Travel News

Best places to see the Northern Lights 2024

Simon Calder’s Travel

One of the world’s most famous natural sights, the Northern Lights attract people to areas around the Arctic in hopes of seeing the rare display.

Caused by the redirection of particles from the sun that hit the Earth’s atmosphere, the stunning atmospheric phenomenon is seen as the Holy Grail of skywatching and mostly occurs in areas around Norway, Finland, Sweden and Greenland.

The lights can be seen in other parts of the world; the UK has even had sightings in Scotland, Merseyside and Wales this winter during a period of heightened geomagnetic activity.

Unfortunately, such sightings are rare and most people wanting to see the aurora borealis (the scientific name for the phenomenon, coined by Galileo Galilei) will have to travel further north.

To help you in your quest to see the spectacular light show, we’ve put together a list of the best places for seeing the Northern Lights and when to go to maximise your chances.

Read more on travel inspiration:

Tromso, Norway

There’s a high probability of seeing the lights in Tromso

(Getty Images)

##############################

**Exercises to complete:**
1 - According to the Northern Lights article, who coined the name aurora borealis?
2 - Please continue the Northern Lights article from its last line.

Part of a data file:

##############################

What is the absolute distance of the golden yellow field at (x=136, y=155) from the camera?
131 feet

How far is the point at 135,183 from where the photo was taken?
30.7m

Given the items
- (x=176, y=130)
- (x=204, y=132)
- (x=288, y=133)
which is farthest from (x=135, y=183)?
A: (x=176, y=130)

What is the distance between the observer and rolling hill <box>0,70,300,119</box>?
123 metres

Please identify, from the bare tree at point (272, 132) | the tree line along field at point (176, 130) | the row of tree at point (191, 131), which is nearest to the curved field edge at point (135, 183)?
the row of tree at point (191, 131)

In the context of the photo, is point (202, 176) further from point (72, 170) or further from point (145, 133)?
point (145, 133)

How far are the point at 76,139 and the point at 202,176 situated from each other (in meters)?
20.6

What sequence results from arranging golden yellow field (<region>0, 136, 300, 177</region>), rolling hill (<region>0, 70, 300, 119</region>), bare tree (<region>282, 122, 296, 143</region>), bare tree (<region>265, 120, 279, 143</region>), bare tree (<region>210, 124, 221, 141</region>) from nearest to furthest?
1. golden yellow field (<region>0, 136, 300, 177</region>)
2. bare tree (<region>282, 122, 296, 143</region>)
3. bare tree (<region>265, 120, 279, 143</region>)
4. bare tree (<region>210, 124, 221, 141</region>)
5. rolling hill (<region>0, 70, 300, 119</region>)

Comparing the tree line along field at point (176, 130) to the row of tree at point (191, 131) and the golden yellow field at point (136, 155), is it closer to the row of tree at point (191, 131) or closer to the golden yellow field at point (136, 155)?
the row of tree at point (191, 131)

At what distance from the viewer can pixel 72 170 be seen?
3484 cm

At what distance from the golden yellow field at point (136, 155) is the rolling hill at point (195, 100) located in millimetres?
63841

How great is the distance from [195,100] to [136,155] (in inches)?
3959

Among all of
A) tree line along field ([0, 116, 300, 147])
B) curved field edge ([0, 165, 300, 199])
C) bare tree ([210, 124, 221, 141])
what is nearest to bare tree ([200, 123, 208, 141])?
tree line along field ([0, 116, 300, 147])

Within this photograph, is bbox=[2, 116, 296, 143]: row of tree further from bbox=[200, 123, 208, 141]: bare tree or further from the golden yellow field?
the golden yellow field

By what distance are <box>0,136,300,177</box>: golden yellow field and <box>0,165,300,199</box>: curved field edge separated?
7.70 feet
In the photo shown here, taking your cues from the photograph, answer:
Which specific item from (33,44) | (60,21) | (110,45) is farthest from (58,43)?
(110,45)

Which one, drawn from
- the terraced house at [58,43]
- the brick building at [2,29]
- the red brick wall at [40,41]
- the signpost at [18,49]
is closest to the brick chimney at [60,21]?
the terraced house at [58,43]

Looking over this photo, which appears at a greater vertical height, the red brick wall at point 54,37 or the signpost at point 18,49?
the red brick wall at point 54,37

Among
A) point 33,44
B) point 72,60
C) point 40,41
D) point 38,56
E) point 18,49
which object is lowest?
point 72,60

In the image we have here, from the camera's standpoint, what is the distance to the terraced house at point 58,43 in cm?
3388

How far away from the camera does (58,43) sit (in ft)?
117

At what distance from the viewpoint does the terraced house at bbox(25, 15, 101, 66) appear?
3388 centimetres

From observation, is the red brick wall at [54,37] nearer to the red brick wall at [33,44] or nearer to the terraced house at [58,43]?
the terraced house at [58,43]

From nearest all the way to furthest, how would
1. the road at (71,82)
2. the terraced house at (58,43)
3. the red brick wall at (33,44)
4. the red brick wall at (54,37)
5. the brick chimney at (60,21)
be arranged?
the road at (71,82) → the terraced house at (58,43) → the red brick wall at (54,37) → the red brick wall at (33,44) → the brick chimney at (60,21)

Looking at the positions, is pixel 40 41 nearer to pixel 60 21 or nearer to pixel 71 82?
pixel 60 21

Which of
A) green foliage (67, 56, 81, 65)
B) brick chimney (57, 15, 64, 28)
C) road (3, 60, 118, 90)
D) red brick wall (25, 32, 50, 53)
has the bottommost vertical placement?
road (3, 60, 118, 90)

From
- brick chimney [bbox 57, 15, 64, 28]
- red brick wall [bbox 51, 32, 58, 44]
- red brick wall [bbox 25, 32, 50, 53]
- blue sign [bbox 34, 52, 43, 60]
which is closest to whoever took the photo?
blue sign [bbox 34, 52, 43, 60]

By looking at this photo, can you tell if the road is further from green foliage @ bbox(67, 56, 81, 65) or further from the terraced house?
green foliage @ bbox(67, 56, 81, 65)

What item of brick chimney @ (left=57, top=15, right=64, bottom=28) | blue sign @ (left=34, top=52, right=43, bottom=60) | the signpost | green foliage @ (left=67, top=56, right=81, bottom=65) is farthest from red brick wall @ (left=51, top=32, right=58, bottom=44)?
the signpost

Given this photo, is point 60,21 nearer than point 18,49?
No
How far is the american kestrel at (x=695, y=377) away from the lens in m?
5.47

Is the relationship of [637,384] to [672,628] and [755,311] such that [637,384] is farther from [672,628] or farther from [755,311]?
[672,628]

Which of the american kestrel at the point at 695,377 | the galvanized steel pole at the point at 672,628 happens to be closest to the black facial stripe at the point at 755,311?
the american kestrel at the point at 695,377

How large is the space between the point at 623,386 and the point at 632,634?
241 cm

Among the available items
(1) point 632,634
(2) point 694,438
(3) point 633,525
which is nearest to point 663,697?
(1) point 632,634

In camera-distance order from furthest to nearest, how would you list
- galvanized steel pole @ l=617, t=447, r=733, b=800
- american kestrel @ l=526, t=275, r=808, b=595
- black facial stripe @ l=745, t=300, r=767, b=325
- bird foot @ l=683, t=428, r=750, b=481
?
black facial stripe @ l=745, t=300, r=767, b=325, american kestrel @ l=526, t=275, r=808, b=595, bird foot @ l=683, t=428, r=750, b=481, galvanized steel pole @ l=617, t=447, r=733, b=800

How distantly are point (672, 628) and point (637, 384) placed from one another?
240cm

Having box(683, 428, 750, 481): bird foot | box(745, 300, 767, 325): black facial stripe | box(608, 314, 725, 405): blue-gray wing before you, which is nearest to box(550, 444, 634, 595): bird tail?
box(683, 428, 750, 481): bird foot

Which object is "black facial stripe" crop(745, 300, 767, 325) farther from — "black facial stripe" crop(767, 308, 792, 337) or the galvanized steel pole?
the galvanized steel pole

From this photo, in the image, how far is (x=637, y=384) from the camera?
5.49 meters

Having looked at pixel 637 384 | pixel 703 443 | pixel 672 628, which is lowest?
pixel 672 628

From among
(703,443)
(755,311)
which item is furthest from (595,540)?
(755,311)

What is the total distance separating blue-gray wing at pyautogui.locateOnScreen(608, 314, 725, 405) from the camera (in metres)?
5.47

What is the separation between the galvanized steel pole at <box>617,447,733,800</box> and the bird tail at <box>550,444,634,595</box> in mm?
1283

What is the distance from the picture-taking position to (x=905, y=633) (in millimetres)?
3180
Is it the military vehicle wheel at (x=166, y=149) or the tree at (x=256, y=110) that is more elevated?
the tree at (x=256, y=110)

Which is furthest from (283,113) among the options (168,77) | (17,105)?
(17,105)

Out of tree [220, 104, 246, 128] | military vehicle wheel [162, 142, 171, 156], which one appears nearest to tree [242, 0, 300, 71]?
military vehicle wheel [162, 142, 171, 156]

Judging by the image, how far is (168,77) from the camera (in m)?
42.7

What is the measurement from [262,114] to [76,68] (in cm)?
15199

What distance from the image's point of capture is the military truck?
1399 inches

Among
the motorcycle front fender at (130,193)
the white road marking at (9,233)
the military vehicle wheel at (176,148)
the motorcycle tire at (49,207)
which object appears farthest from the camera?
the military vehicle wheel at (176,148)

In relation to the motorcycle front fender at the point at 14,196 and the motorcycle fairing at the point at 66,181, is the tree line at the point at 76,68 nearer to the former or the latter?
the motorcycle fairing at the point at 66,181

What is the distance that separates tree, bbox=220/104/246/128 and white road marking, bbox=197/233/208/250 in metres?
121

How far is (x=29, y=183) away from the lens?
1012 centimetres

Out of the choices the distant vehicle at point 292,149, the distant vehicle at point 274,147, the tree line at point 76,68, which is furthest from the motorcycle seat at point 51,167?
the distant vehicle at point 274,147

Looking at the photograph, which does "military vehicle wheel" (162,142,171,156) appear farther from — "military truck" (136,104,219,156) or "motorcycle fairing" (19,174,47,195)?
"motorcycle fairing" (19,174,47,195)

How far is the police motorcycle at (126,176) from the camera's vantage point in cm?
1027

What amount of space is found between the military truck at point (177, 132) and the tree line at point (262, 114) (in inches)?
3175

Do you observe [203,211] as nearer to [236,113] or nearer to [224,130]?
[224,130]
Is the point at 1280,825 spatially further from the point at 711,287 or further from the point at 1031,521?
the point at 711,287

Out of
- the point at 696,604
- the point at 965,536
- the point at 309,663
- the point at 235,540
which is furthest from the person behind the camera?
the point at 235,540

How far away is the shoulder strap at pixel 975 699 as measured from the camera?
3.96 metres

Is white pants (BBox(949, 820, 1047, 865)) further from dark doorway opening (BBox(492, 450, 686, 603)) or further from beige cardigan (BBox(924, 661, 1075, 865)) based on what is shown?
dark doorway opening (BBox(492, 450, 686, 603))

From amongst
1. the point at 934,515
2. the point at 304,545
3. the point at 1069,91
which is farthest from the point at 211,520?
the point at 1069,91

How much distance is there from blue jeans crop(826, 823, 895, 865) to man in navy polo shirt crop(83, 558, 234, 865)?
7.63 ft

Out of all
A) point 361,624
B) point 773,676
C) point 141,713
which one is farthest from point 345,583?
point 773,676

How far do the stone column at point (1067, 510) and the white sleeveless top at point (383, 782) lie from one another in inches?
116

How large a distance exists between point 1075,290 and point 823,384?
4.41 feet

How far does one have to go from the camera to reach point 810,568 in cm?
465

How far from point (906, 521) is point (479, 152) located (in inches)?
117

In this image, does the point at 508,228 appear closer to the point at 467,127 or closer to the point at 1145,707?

##############################

**Answer set:**
1 - Galileo Galilei

2 -
Tromso sits at the centre of the Northern Lights’ oval, meaning that the lights can be visible even when activity is low. According to the tourism website, Tromso is “one of the places in the world with the highest probability of seeing the lights”, and there is “always a good chance of seeing” them between September and April.

Temperatures are moderated by the Norwegian Sea and westerly winds, meaning that they are much milder than usual for the latitude, with averages of between 2C and -1C during peak viewing times (compared to Svalbard, where the average January high is -13C).

When to visit Tromso

Your best chance of seeing the lights in Tromso is between September and April, when the skies are dark enough for them to be visible.

Svalbard, Norway

The lights shine over Svalbard

(Getty Images/iStockphoto)

This Norwegian archipelago is home to more polar bears than people and experiences harsh winters, with the sun not properly rising over the horizon between mid-November and mid-January.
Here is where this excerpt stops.